ジェスチャーを交えた印象的な朗読に全米が注目
日本時間1月21日にアメリカの米連邦議会議事堂で行われた、第46代大統領就任式。パンデミックの影響もあり、従来よりも人出の少なくなったにもかかわらず、レディー・ガガやジェニファー・ロペスなど有名アーティストが歌を披露するなど、華やかな式となりました。
そんな中ひときわ注目を集めたのが、鮮やかな黄色いコートを着たひとりの若い黒人女性。大統領就任式に招かれ、詩を朗読しました。彼女がこの日のために書き上げた詩のタイトルは「The Hill We Climb(私たちがのぼる丘)」。新しい時代への希望がこの詩に託されました。ジェスチャーを交えた印象的な朗読、心に残る言葉、よく通る声とチャーミングな笑顔。ひまわりのようにポジティブで、太陽のように眩しい、圧倒的な存在感がそこにはありました。「あの黄色いコートの詩人は誰?」インターネットでも彼女のことは話題となり、あっという間に「時の人」になりました。
そんな彼女の名前は、アマンダ・ゴーマン、22歳。シングルマザーに育てられた彼女は、幼い頃から読み書きが好きでした。学業優秀で、奨学金で通ったハーバード大学在学中の2017年に、名誉ある「全米青少年桂冠詩人」に選ばれました。以来、全米で最も注目を集める詩人のひとりと言われています。

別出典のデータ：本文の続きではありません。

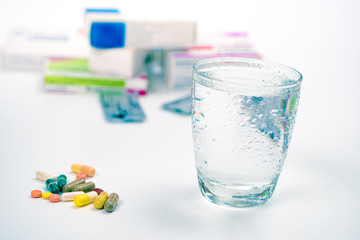 Tablets and medicines and a glass of water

就任式で着ていて話題となったコートはプラダのものらしく、インスタでも同じコートを着ている。
オバマ前大統領も絶賛
大統領就任式で詩人が呼ばれ、詩を朗読することはこれまでも何度かありました。しかし、22歳の彼女はもちろん史上最年少。プレッシャーを跳ねのけ、世界が注目する大舞台で、素晴らしいパフォーマンスを披露、ネット上でバラク・オバマ前大統領をはじめとする多くの著名人から大絶賛されました。

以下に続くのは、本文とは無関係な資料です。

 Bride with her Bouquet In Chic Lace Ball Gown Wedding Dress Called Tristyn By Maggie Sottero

驚くことにアマンダには、子供の頃から言語障害がありました。その苦労は大学に入ってからも続いており、最終的にそれを克服できたのはトニー賞受賞の大ヒットミュージカル『ハミルトン』の中のラップ調のセリフを練習したおかげなのだそう。就任式での詩「The Hill We Climb」も『ハミルトン』からインスピレーションを受けた箇所があったと語っています。それを受けて脚本・作曲・作詞・主演を務めたリン=マニュエル・ミランダもアマンダをtwitterで「Brava!」と絶賛しました。